Stored dataset items
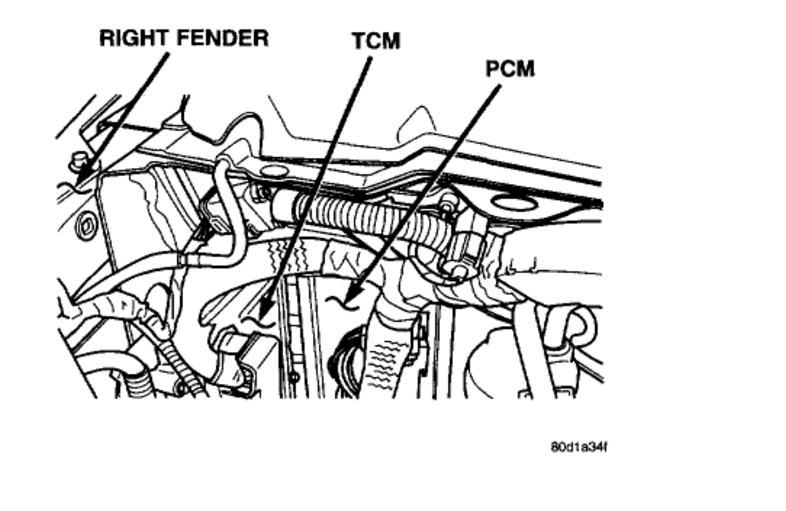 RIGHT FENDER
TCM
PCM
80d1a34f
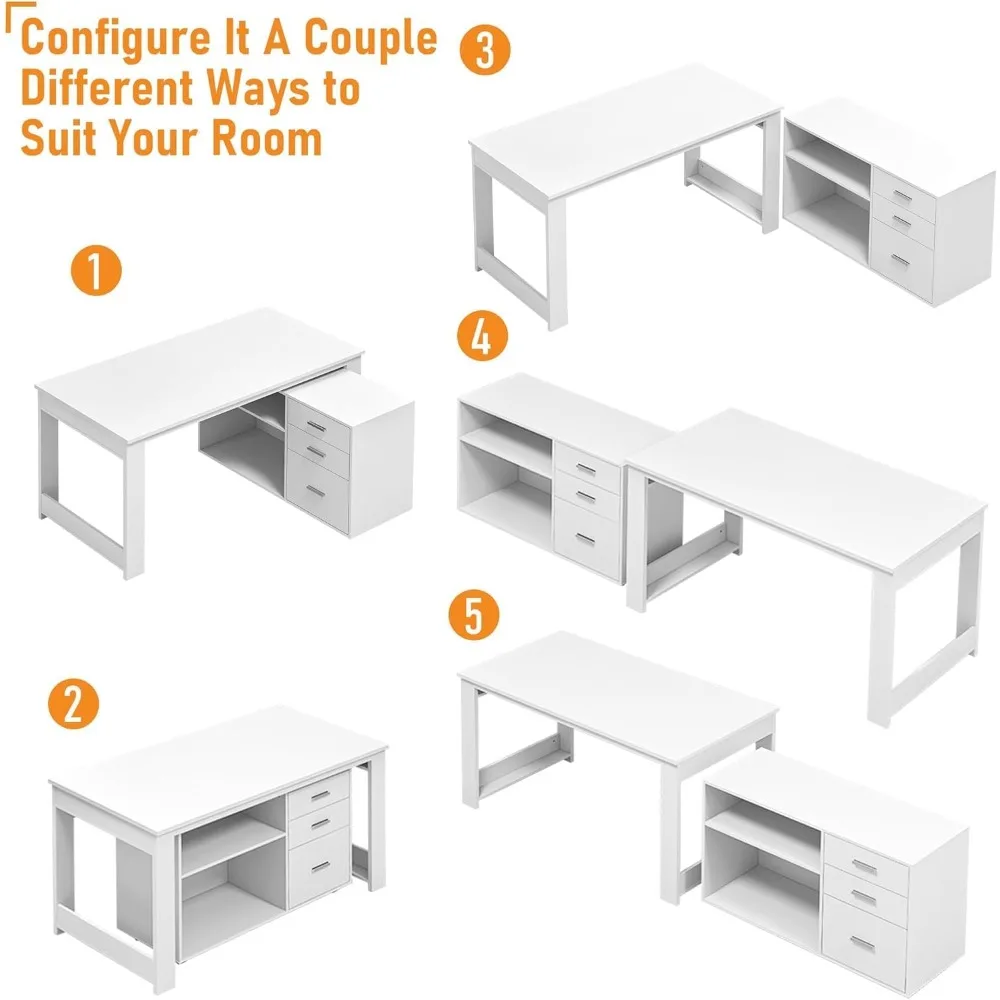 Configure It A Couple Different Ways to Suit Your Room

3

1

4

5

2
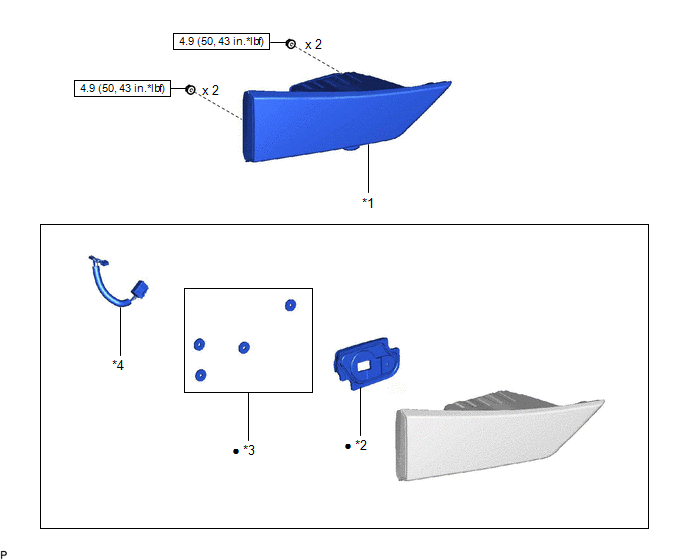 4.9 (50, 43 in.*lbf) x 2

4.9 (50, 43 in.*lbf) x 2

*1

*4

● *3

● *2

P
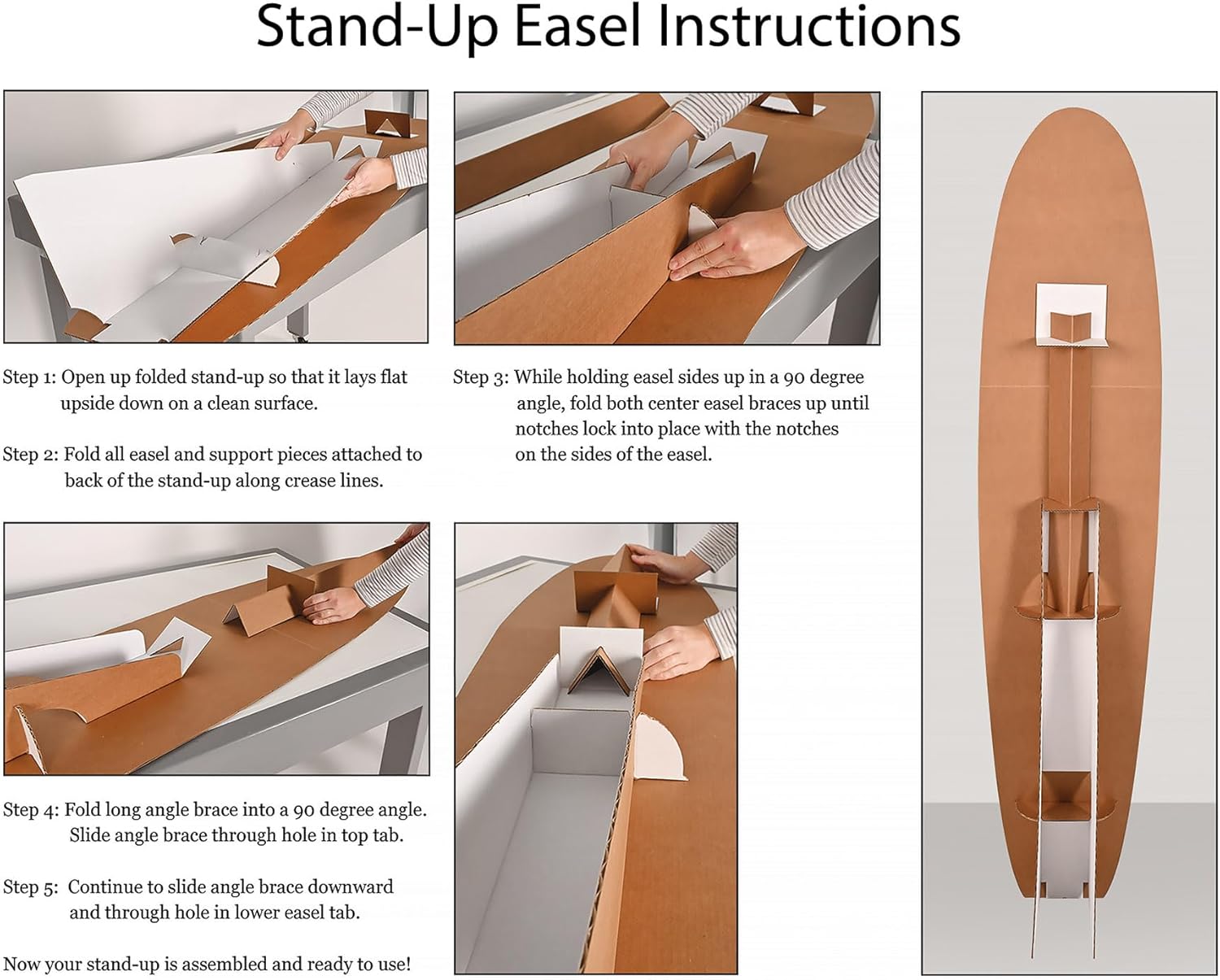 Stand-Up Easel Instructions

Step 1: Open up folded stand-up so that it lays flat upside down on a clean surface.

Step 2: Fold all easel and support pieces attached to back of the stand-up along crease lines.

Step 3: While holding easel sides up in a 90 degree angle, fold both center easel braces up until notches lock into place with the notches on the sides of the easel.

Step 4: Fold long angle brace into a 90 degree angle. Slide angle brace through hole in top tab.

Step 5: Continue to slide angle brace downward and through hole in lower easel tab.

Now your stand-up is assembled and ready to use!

...

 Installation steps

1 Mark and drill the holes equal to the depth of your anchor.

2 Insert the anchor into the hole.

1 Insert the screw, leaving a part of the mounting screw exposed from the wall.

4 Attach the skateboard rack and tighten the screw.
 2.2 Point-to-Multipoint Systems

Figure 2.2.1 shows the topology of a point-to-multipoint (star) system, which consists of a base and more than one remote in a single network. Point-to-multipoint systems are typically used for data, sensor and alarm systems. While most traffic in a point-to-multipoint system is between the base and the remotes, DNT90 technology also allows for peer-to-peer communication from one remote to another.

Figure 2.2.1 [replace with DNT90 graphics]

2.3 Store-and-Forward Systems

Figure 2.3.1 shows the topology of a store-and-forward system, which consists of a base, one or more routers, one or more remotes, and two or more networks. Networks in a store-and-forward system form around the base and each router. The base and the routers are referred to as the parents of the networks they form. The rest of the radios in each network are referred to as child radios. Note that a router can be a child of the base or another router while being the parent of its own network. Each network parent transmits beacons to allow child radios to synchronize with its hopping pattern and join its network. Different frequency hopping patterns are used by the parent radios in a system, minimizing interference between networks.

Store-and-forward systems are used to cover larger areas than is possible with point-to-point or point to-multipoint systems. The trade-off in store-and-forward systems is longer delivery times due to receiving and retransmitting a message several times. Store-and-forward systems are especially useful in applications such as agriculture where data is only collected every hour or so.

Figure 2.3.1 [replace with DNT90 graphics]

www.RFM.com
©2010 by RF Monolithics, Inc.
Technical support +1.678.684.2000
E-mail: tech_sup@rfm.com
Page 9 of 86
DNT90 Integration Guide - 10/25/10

--

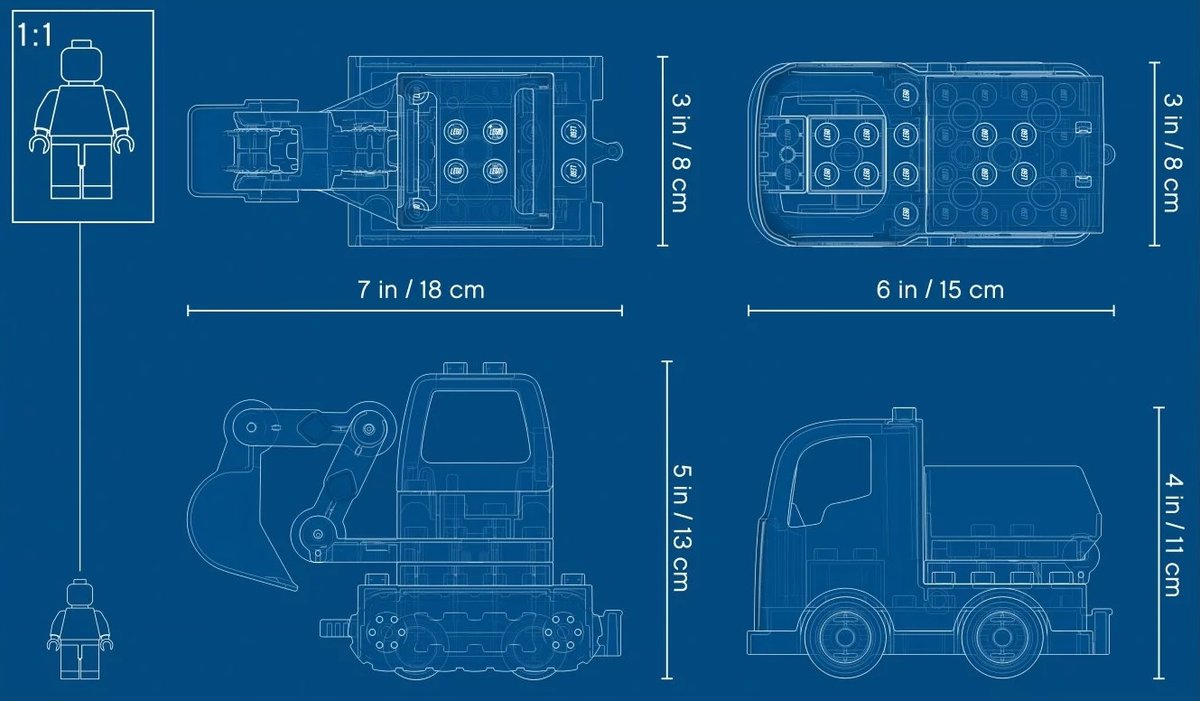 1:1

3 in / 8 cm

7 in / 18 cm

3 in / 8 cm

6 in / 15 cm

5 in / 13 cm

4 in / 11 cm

*TASK ITEM:* Every line from the line containing "RF Monolithics, Inc." through the line containing "DNT90 Integration Guide - 10/25/10" in the records above must be retyped exactly. Leave out the rest.

*TASK RESULT:*
©2010 by RF Monolithics, Inc.
Technical support +1.678.684.2000
E-mail: tech_sup@rfm.com
Page 9 of 86
DNT90 Integration Guide - 10/25/10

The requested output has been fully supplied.